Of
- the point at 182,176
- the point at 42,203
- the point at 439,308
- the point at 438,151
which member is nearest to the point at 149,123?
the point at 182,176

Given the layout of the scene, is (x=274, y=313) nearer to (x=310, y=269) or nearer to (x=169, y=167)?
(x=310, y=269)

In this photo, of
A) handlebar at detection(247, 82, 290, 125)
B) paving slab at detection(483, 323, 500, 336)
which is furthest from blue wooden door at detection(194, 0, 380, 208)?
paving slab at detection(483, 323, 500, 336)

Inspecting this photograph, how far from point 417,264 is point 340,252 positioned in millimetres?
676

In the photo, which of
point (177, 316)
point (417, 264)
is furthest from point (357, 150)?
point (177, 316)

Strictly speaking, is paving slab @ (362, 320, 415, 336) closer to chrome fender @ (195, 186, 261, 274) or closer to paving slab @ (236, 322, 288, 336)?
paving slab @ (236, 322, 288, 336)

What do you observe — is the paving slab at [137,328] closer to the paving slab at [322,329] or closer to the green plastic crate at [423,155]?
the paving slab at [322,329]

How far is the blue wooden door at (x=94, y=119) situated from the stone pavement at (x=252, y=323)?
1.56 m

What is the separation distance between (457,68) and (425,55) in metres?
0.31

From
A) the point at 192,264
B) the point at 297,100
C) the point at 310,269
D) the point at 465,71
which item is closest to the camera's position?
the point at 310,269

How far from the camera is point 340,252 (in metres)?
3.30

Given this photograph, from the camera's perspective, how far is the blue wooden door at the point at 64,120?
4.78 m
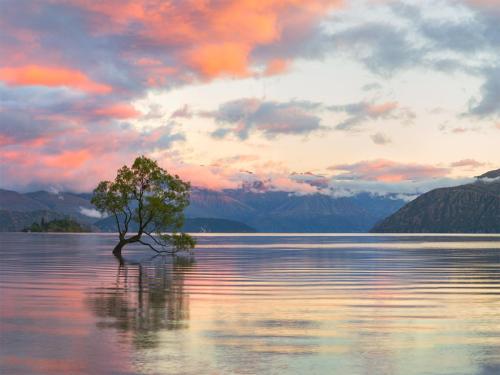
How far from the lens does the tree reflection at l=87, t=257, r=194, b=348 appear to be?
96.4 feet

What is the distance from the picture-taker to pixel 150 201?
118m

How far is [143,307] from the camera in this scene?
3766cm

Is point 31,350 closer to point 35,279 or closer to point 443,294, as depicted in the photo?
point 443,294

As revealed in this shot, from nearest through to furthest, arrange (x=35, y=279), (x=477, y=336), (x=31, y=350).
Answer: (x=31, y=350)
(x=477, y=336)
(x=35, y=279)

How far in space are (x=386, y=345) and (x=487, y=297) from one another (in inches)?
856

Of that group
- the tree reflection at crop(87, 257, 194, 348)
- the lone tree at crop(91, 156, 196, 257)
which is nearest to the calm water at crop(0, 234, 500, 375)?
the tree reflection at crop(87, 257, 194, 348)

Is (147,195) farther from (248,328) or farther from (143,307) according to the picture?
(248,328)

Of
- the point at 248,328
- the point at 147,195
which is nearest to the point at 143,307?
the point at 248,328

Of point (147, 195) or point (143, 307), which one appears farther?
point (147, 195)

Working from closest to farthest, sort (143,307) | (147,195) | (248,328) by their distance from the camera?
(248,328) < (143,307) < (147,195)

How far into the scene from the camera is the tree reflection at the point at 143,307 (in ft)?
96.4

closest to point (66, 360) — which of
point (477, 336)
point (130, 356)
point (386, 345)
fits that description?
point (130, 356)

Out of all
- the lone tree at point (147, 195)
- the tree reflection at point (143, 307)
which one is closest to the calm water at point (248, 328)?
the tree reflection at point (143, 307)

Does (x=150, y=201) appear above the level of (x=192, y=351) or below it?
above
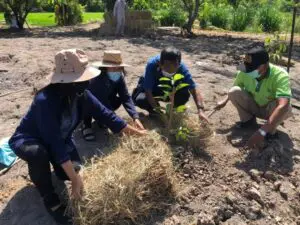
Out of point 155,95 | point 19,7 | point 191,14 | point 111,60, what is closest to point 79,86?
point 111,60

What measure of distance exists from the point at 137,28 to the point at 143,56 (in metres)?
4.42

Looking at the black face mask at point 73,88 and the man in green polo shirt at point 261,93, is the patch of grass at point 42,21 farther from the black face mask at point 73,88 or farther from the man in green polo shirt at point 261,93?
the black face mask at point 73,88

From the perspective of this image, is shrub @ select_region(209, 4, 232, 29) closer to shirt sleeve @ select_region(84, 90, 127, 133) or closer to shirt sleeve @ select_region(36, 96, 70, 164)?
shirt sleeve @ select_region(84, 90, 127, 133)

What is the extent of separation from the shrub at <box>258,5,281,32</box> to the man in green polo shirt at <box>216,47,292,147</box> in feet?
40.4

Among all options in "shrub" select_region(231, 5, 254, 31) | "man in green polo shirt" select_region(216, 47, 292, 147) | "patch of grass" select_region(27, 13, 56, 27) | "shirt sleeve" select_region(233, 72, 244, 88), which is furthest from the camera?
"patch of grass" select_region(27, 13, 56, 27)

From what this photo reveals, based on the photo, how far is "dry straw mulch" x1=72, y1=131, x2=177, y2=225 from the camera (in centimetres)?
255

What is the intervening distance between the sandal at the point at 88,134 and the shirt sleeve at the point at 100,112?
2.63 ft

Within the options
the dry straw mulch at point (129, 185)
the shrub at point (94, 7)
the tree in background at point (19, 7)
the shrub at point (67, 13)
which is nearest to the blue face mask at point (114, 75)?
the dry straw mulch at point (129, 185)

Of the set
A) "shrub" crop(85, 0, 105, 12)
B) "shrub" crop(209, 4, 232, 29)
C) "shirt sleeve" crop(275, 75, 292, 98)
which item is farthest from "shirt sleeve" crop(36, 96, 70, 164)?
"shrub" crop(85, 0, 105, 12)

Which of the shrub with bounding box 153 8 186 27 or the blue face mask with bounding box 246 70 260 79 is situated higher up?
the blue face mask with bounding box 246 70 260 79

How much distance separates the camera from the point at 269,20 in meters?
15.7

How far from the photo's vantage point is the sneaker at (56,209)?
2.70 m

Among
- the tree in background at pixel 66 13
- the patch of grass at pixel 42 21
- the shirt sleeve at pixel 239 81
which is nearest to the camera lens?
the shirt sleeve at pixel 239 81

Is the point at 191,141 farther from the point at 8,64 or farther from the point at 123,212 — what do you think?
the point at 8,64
--
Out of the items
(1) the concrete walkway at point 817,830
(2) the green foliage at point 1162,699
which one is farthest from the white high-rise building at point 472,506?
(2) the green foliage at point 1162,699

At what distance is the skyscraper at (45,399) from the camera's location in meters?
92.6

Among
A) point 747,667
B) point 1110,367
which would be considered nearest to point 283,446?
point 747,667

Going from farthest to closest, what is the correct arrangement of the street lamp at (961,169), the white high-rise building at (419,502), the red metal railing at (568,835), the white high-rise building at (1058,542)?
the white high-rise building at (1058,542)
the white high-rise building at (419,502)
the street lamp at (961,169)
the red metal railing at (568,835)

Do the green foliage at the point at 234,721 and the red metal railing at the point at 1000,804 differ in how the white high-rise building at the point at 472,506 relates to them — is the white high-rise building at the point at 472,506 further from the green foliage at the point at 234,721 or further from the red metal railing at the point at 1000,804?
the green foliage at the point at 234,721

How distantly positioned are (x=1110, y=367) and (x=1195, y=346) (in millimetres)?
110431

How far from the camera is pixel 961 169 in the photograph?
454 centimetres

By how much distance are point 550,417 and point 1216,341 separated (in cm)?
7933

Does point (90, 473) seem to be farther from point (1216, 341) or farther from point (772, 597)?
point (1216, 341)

▸ **PROMPT**: Locate each line above that contains the word "this" and copy it out in full. Uppercase and lowercase count as different.

▸ **FULL ANSWER**:
In this photo, of
Inspecting this photograph, how far from point 417,264 is point 340,252 positioned in millimetres?
Given this photograph, from the camera's perspective, how far is the blue wooden door at the point at 64,120?
How far is [143,307] from the camera in this scene?
As revealed in this shot, from nearest through to furthest, arrange (x=35, y=279), (x=477, y=336), (x=31, y=350).
From the perspective of this image, is shrub @ select_region(209, 4, 232, 29) closer to shirt sleeve @ select_region(84, 90, 127, 133) or closer to shirt sleeve @ select_region(36, 96, 70, 164)?
From what this photo reveals, based on the photo, how far is "dry straw mulch" x1=72, y1=131, x2=177, y2=225 from the camera (in centimetres)?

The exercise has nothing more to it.